Dalia Mogahed von Gallup macht ähnliche Erfahrungen, sie erinnert sich an den Hohn, der George Bush in der arabischen Presse entgegenschlug, wann immer er von Respekt vor dem Islam sprach.

"Es war die gleiche Botschaft, doch ein neuer Botschafter und die Reaktion war eine völlig andere. Offenbar ist die überwiegende Mehrheit der Muslime weltweit bereit zuzuhören, dem neuen Mann im Weißen Haus eine Chance zu geben."

Doch dies wird möglicherweise nicht lange so bleiben. Wie auch in der Innenpolitik trägt die Rhetorik dieses Präsidenten nur bis zu einem gewissen Punkt und ersetzt keine Substanz.
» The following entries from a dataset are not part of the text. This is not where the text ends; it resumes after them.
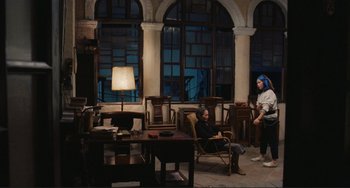 Movie still from “Taipei Story” (1985), directed by Edward Yang – Two people sitting in chairs in a living room; Wide shot, High angle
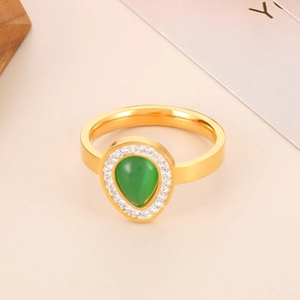 Detailed close-up of golden ring featuring green teardrop stone and white crystal halo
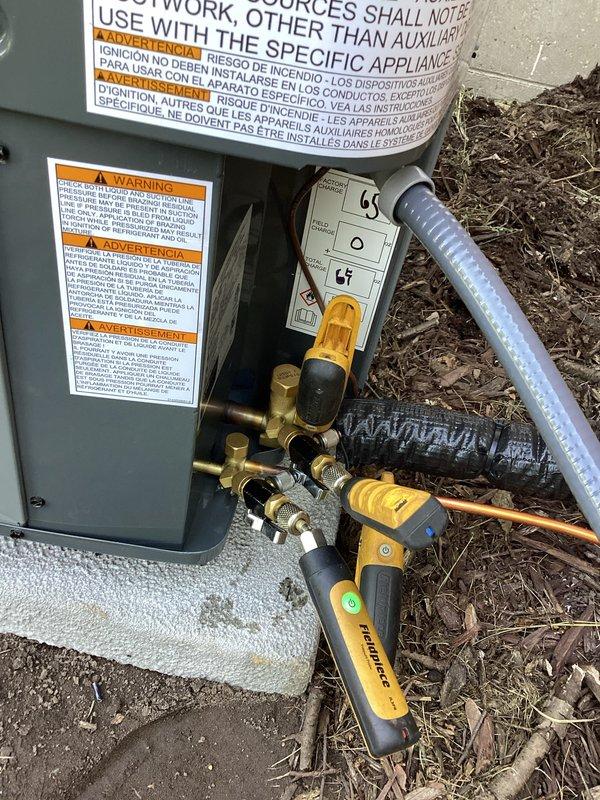Completed full air conditioning system replacement at residential property. Removed existing AC unit and installed new gray condensing unit on concrete pad with proper electrical connections, including meter integration and conduit routing along exterior wall. Connected refrigerant lines with appropriate insulation, installed brass service valves, and performed system testing and commissioning using digital manifold gauges to verify proper refrigerant charge and operating pressures.
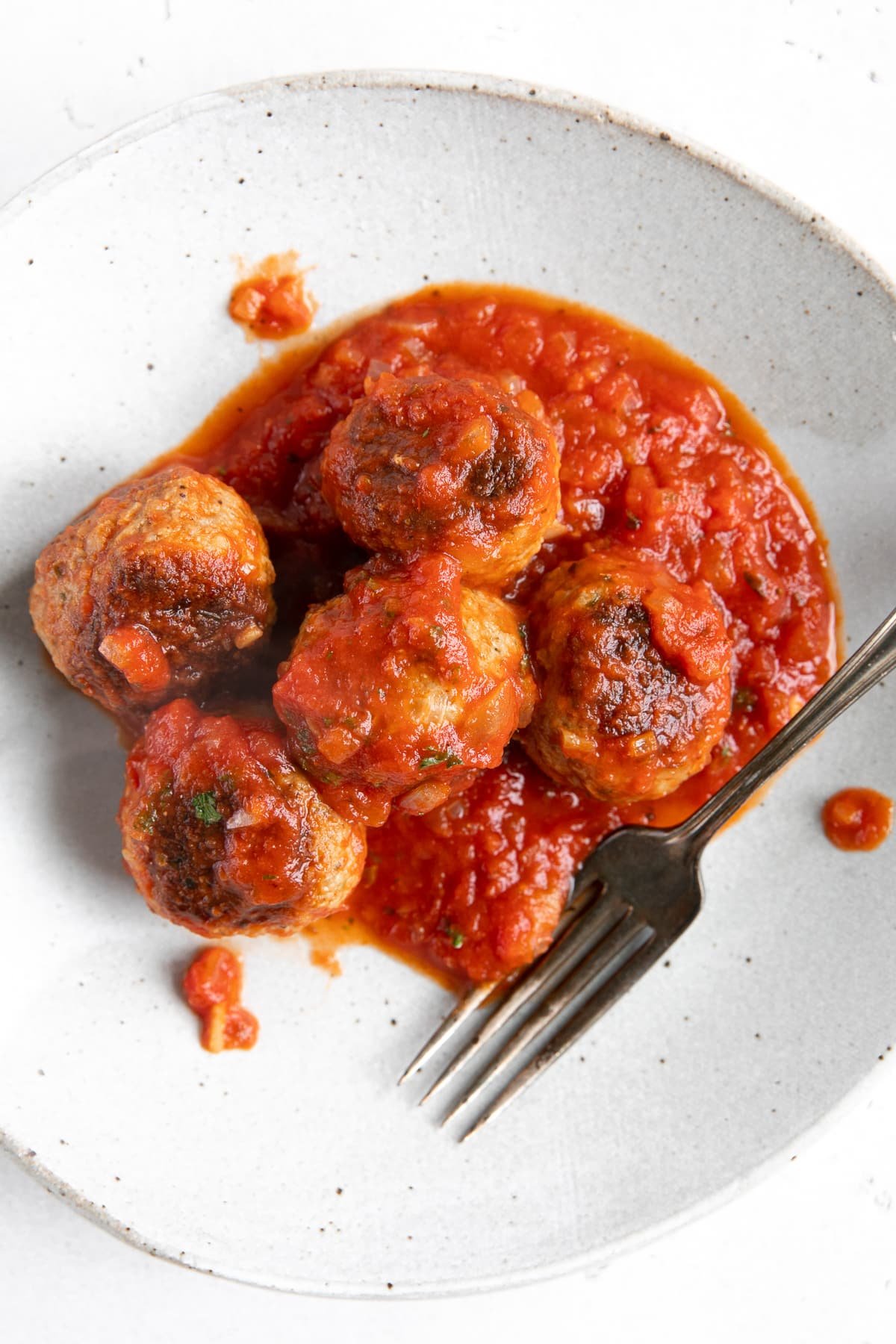 Small white serving plate filled with six homemade beef meatballs covered in tomato sauce.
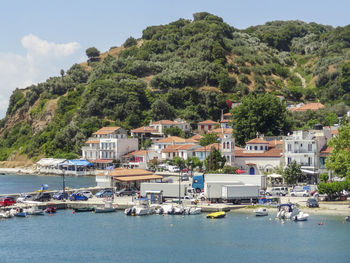 Sailboats moored on sea by buildings in city against sky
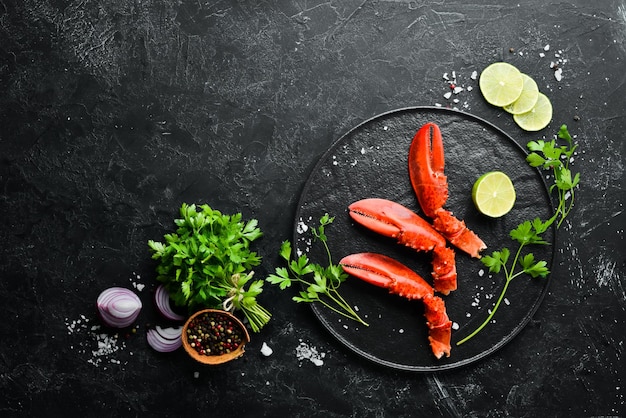 Lobster claws Seafood on a black background Top view Free copy space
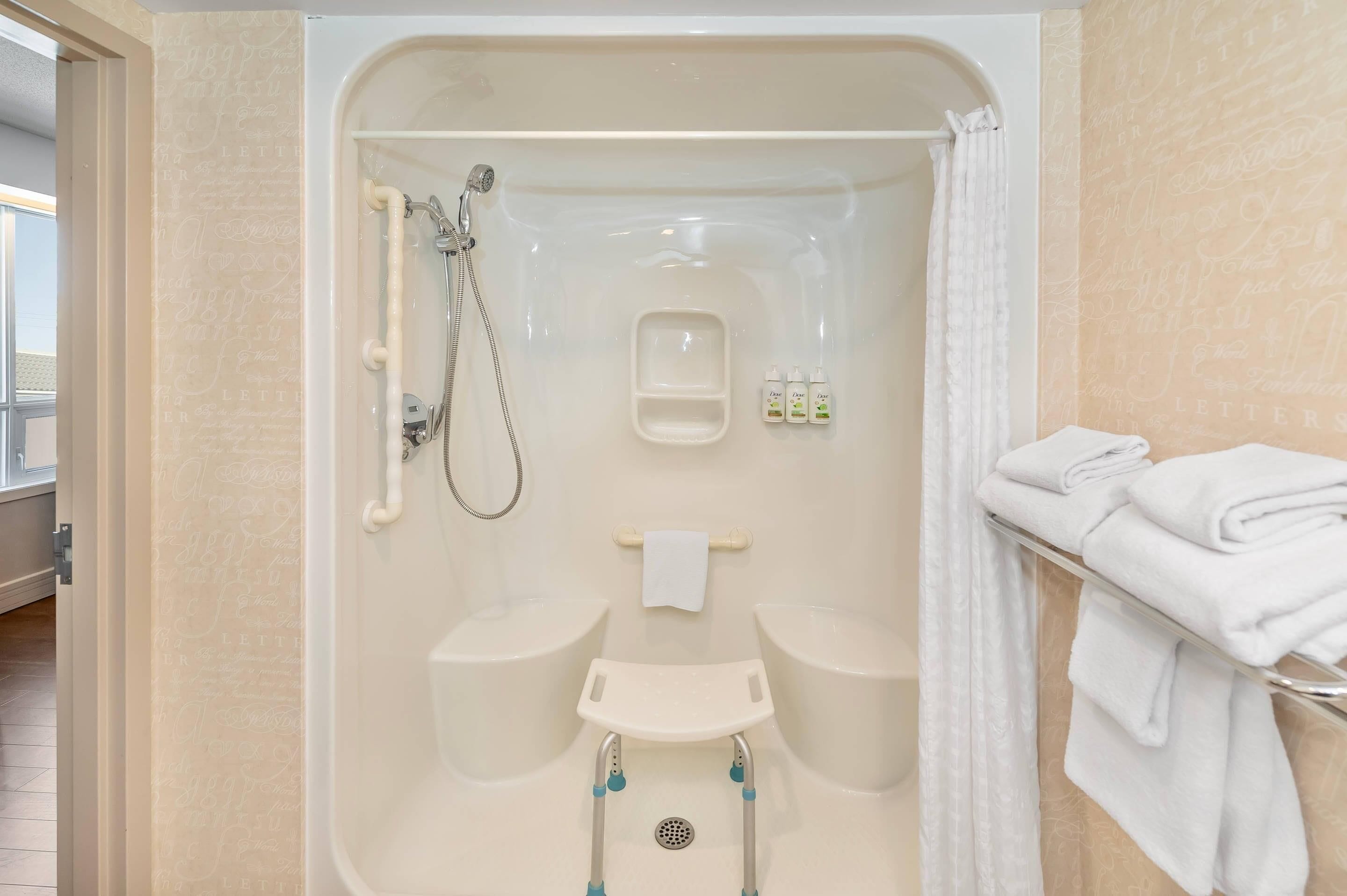 A bathroom with a shower, two sinks, a grab bar, and a towel rack.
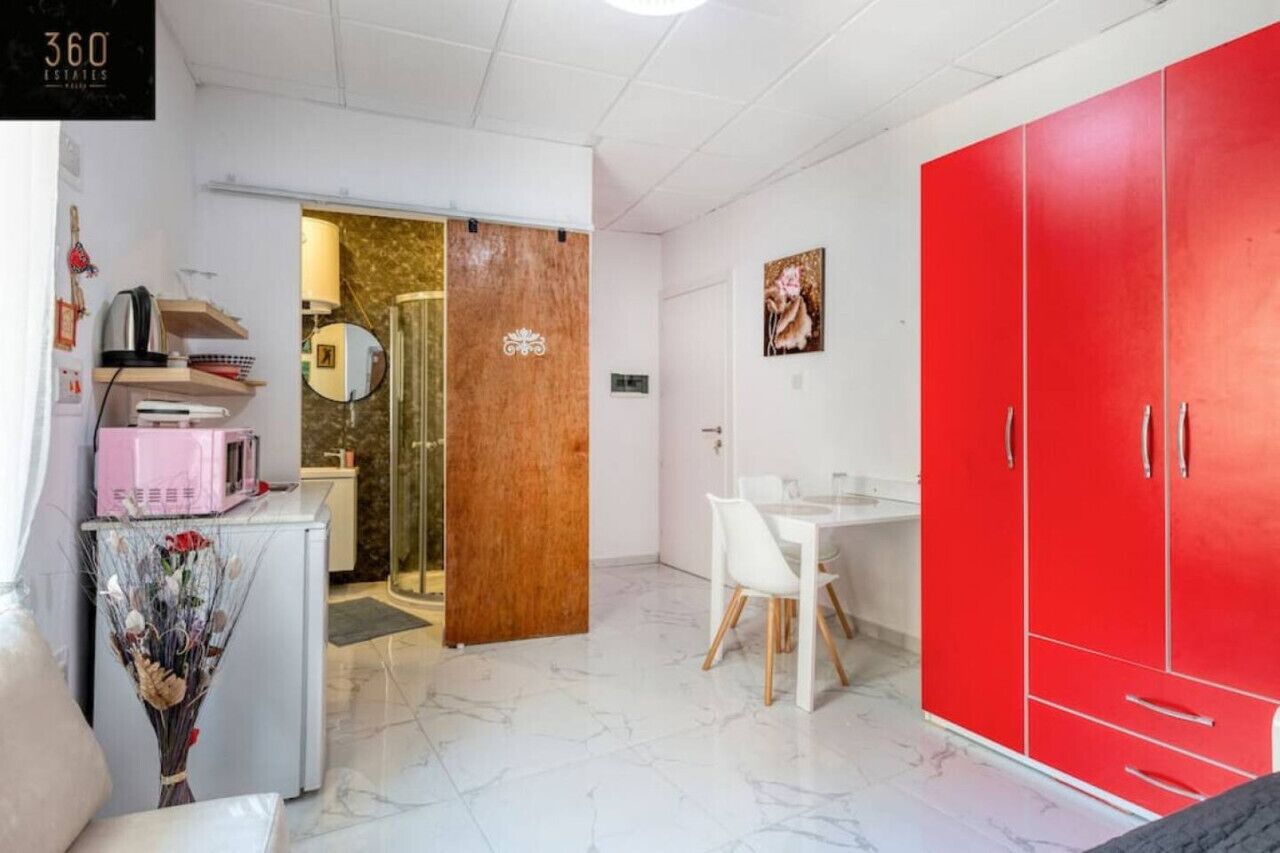 Et kompakt køkken med hvide skabe, en rød garderobe og et spiseområde med et hvidt bord og stole.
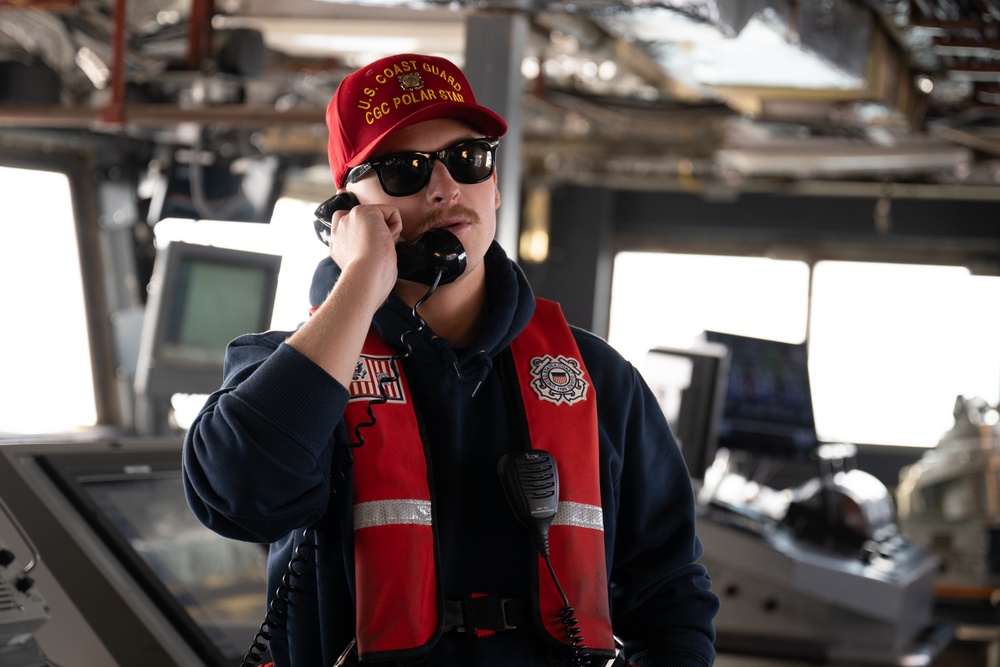 USCGC Polar Star (WAGB 10) conducts crew exchange in McMurdo Sound during Operation Deep Freeze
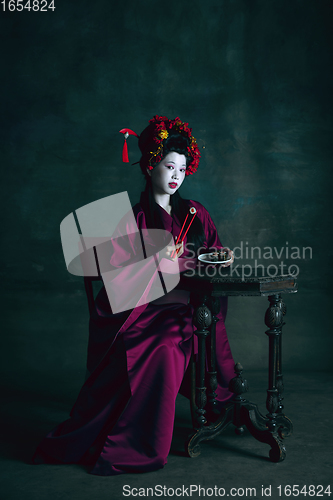 Image of Young japanese woman as geisha on dark green background. Retro style, comparison of eras concept.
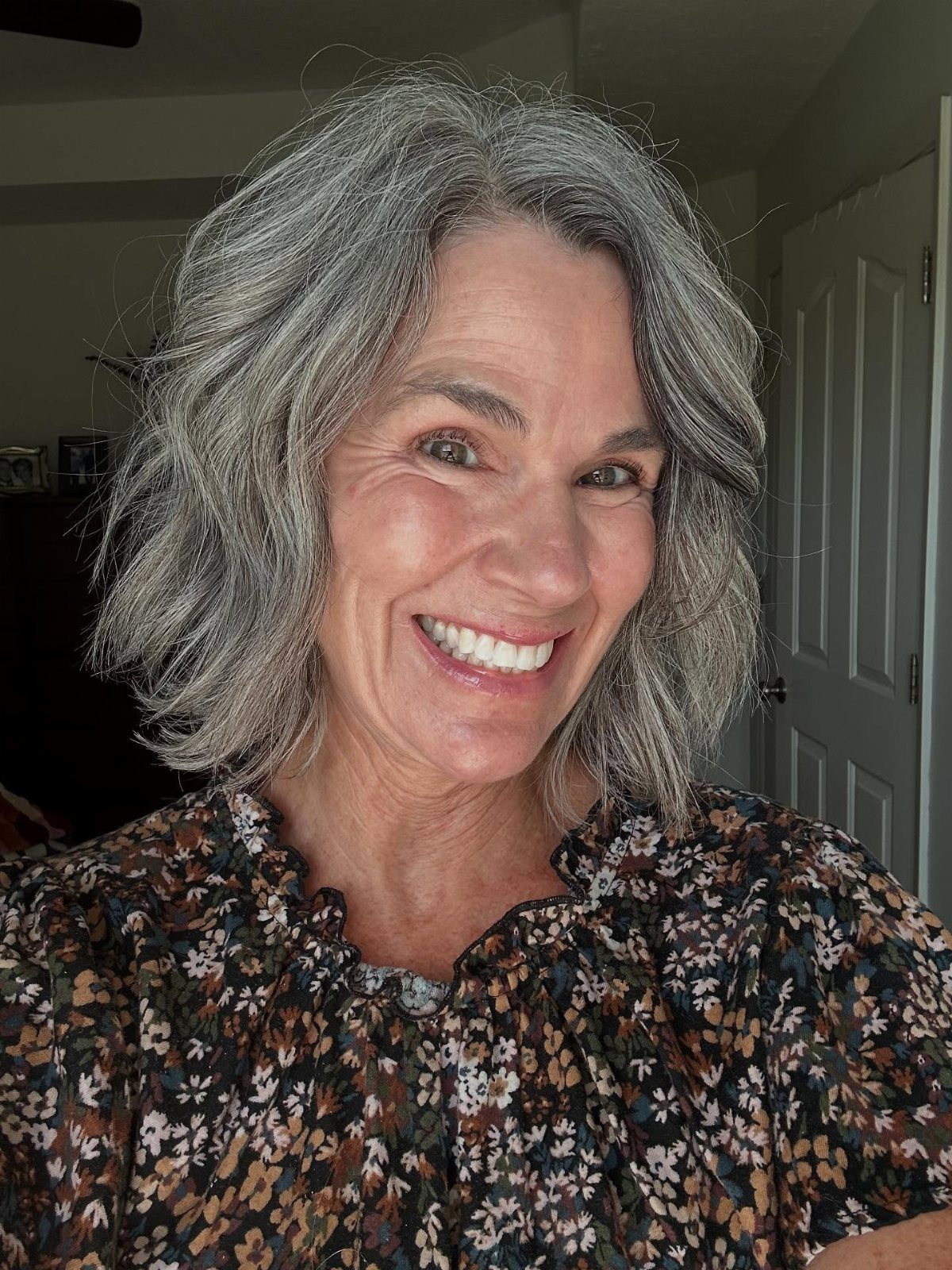 Woman smiling with shoulder-length silver-grey waves and a center part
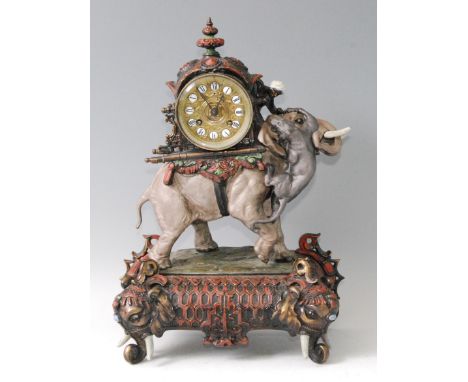 A late 19th century French gilt and bronzed spelter mantel clock, the ornate case modelled as an Indian elephant with howdah 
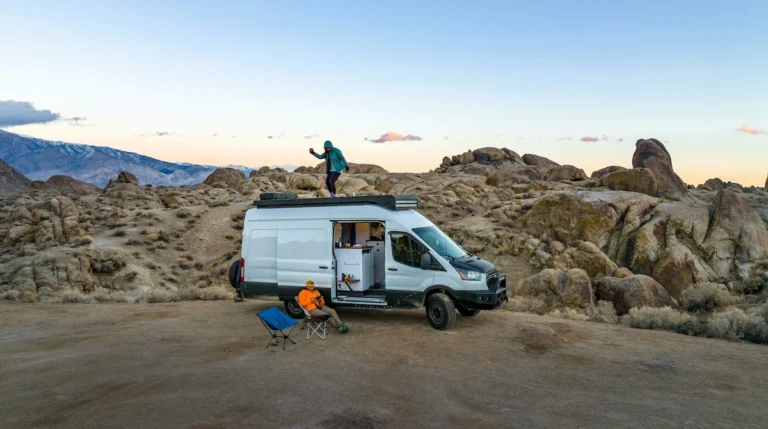 A photo of a high-roof ford transit camper van parked in a mountain landscape.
Mit dem verordneten Abzug der amerikanischen Kampftruppen im Irak, der geplanten Schließung von Guantanamo und der neuen Strategie für Afghanistan und Pakistan mit einer Betonung auf ziviler Hilfe, korrigiert der neue amerikanische Präsident vermeintliche Fehlentwicklungen der Vergangenheit. Ein konkreter Plan für die Zukunft ist noch nicht entworfen. Wie weit der Weg noch ist, verdeutlich Stephen Grand von Brookings, wenn er einen US-Imagewechsel im Mittleren Osten fordert, weg vom Auftritt einer imperialistischen Macht hin zu einem partnerschaftlichen Verhalten, im Geiste des Marshall-Plans nach dem Zweiten Weltkrieg, durch Investitionen in das Humankapital, wie Grand es nennt. Nach Ansicht von James Zogby ein Prozess, der Jahrzehnte dauern wird:

"Das Bewusstsein der Menschen muss verändert werden und das dauert. Die Bürgerrechtsgesetze waren hierzulande nicht das Ende von Rassismus, den gibt es noch immer. Aber haben wir Fortschritte gemacht? Unbedingt."

So dringlich der Neubeginn in den Beziehungen der USA zur muslimischen Welt sein mag, er geht in einigen Ländern einher mit der Versicherung Barack Obamas, den Terrorismus mit Entschlossenheit zu bekämpfen. Ein Terrorismus, der mit Blick auf den Mittleren Osten in den vergangenen Jahren oft mit den Worten "radikaler Islam" bezeichnet wurde. Schon der Begriff führe in die Irre, meint Dalia Mogahed:

"Muslime sehen darin einen Widerspruch in sich selbst. Etwa so wie der Begriff 'totalitäre Demokratie' im Westen auf Widerspruch stoßen würde."

Mogahed hat für Gallup in über 40 Ländern mit muslimischer Mehrheit geforscht, dazu in Frankreich, Deutschland, Großbritannien und den USA, Staaten mit starken muslimischen Minderheiten:

"Immer wieder stellte sich heraus, dass Sympathie für Terroristen auf politischen Überzeugungen ruht, nicht in religiösem Eifer wurzelt. Umfragen zeigen uns, dass die meisten Muslime politischen Extremismus als Bedrohung für sich selbst sehen. Dies muss berücksichtigt werden."

Hisham Mehlem von Al-Arabiya glaubt, der Lackmustest für den amerikanischen Präsidenten kommt sehr bald. Barack Obama habe die latenten Streitthemen, Irak, Afghanistan, Guantanamo wirksam entschärft und in dieser Hinsicht Zeit gewonnen. Es bleibe der Nahost-Konflikt und angesichts der neuen israelischen Regierung unter Benjamin Netanjahu warte die arabische Welt auf ein deutliches Signal aus Washington:

"Dies wird sein erster Test und in den Augen vieler Muslime ein entscheidender. Gerade dieser Konflikt wird von den Islamisten immer wieder instrumentalisiert. Wir werden schon in den nächsten zwei Monaten herausfinden, aus welchem Holz Obama geschnitzt ist, ob er in der Lage ist, Druck auszuüben auf die israelische Regierung, die Lobby der amerikanischen Juden ist mächtig, wir haben schon andere Präsidenten einknicken sehen."

Man hört, die Erwartungen der arabischen Welt sind konkret und sie sind hoch. Doch das ist nichts Neues für den Präsidenten, der im Wahlkampf allen fast alles versprochen hat. Barack Obama hat in diesen ersten Wochen eine beispiellose Serie von Reformen angestoßen. Er begreift die aktuelle Wirtschaftskrise als Chance zur Neugestaltung. In der Außen- und Sicherheitspolitik ist das nicht anders. Noch gilt die Schonfrist der ersten 100 Amtstage.